任务目标 1 – 请抄写MCTS自博弈训练节选中从“return move”到“self.mcts = MCTS(policy_value_function, c_puct)”之间的内容，首尾两处都包括在内。
任务目标 2 – 在MCTS自博弈训练节选中，自博弈的双方分别是什么？
任务目标 3 – 请从MCTS自博弈训练节选的最后一行之后接着往下写。
══ 节选文本 ══
实现自博弈训练，此处博弈双方分别为基于MCTS的神经网络和纯MCTS，对弈过程中，前者基于神经网络和MCTS获取最优下子策略，而后者则仅根据MCTS搜索下子策略。保存对局数据

class MCTS_Pure:
    """AI player based on MCTS"""

    def __init__(self):
        self.mcts = MCTS(policy_value_fn, c_puct)

    def set_player_ind(self, p):
        self.player = p

    def reset_player(self):
        self.mcts.update_with_move(-1)

    def get_action(self, board):
        sensible_moves = board.availables
        if len(sensible_moves) > 0:
            move = self.mcts.get_move(board)
            self.mcts.update_with_move(-1)
            return move
        else:
            print("WARNING: the board is full")

    def __str__(self):
        return "MCTS {}".format(self.player)
class MCTSPlayer(MCTS_Pure):
    """AI player based on MCTS"""

    def __init__(self, policy_value_function, is_selfplay=0):
        super(MCTS_Pure, self).__init__()
        self.mcts = MCTS(policy_value_function, c_puct)
        self._is_selfplay = is_selfplay

    def get_action(self, env, return_prob=0):
        sensible_moves = env.availables
        # the pi vector returned by MCTS as in the alphaGo Zero paper
        move_probs = np.zeros(board_width * board_width)
═══
══ 所给资料 ══
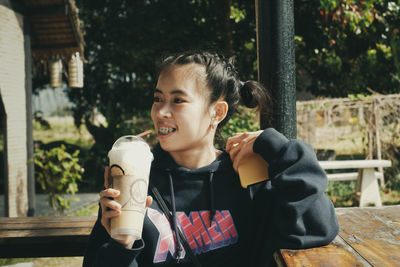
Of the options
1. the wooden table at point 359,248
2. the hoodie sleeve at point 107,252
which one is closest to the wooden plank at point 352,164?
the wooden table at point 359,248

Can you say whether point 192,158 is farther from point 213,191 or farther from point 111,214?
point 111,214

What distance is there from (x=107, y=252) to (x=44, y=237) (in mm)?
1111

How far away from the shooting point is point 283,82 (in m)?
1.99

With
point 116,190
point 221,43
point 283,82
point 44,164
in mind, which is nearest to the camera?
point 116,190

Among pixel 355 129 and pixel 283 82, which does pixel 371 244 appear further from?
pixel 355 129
═══
══ 所给资料 ══
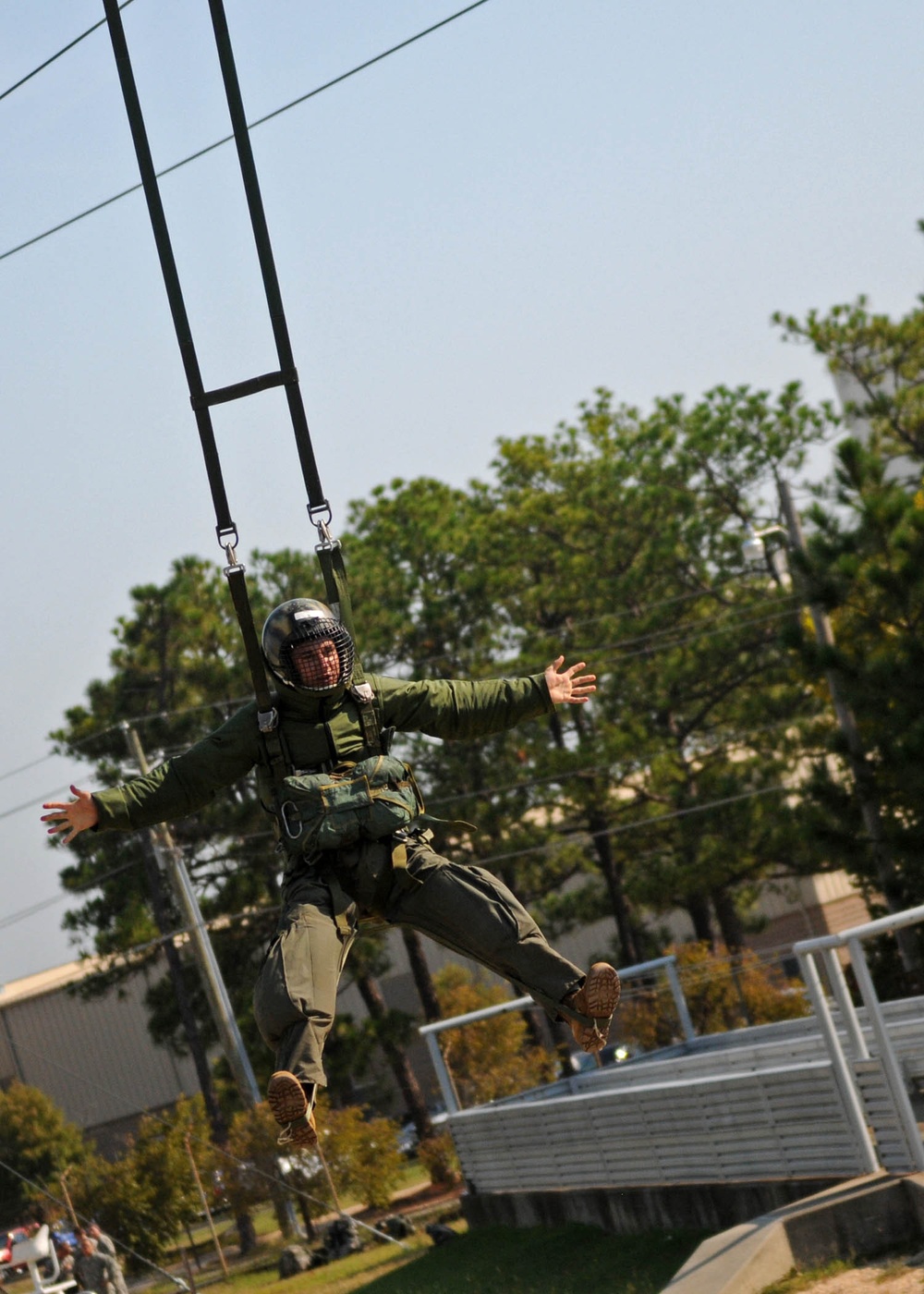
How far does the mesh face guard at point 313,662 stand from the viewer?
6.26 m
═══
══ 所给资料 ══
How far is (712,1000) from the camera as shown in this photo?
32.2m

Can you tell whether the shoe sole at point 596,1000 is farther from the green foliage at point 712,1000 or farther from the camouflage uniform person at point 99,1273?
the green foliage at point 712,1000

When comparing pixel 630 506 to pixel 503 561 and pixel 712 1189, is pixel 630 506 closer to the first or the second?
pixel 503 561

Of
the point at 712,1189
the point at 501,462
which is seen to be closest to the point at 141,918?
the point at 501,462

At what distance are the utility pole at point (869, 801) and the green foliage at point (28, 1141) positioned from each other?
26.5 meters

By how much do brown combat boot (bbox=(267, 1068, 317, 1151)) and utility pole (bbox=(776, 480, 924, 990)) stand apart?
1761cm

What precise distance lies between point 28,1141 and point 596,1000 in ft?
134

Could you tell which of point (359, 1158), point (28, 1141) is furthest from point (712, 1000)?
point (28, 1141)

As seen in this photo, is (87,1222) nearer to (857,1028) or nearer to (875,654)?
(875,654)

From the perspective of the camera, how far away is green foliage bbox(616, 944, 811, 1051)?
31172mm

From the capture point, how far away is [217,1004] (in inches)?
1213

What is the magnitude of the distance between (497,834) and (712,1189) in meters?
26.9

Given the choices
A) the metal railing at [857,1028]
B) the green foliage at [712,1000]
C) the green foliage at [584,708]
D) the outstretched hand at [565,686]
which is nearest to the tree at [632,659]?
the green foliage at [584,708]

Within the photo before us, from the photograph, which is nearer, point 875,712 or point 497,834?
═══
练习答案 1 –
return move
        else:
            print("WARNING: the board is full")

    def __str__(self):
        return "MCTS {}".format(self.player)
class MCTSPlayer(MCTS_Pure):
    """AI player based on MCTS"""

    def __init__(self, policy_value_function, is_selfplay=0):
        super(MCTS_Pure, self).__init__()
        self.mcts = MCTS(policy_value_function, c_puct)

练习答案 2 – 基于MCTS的神经网络和纯MCTS。

练习答案 3 –
        if len(sensible_moves) > 0:
            acts, probs = self.mcts.get_move_probs(env, temperature)
            move_probs[list(acts)] = probs
            if self._is_selfplay:
                # add Dirichlet Noise for exploration (needed for
                # self-play training)
                move = np.random.choice(
                    acts,
                    p=noise_eps * probs + (1 - noise_eps) * np.random.dirichlet(
                        dirichlet_alpha * np.ones(len(probs))))
                # update the root node and reuse the search tree
                self.mcts.update_with_move(move)
            else:
                # with the default temp=1e-3, it is almost equivalent
                # to choosing the move with the highest prob
                move = np.random.choice(acts, p=probs)
                # reset the root node
                self.mcts.update_with_move(-1)

            if return_prob:
                return move, move_probs
            else:
                return move
        else:
            print("WARNING: the board is full")

7.训练主函数

训练过程包括自我对局，数据生成，模型更新和保存

class TrainPipeline:
    def __init__(self):
        # params of the board and the game
        self.env = GomokuEnv()

        # training params
        self.data_buffer = deque(maxlen=buffer_size)
        self.play_batch_size = 1
        self.best_win_ratio = 0.0

        # start training from an initial policy-value net
        self.policy_value_net = PolicyValueNet(model_file=restore_model)

        self.mcts_player = MCTSPlayer(self.policy_value_net.policy_value_fn,
                                      is_selfplay=1)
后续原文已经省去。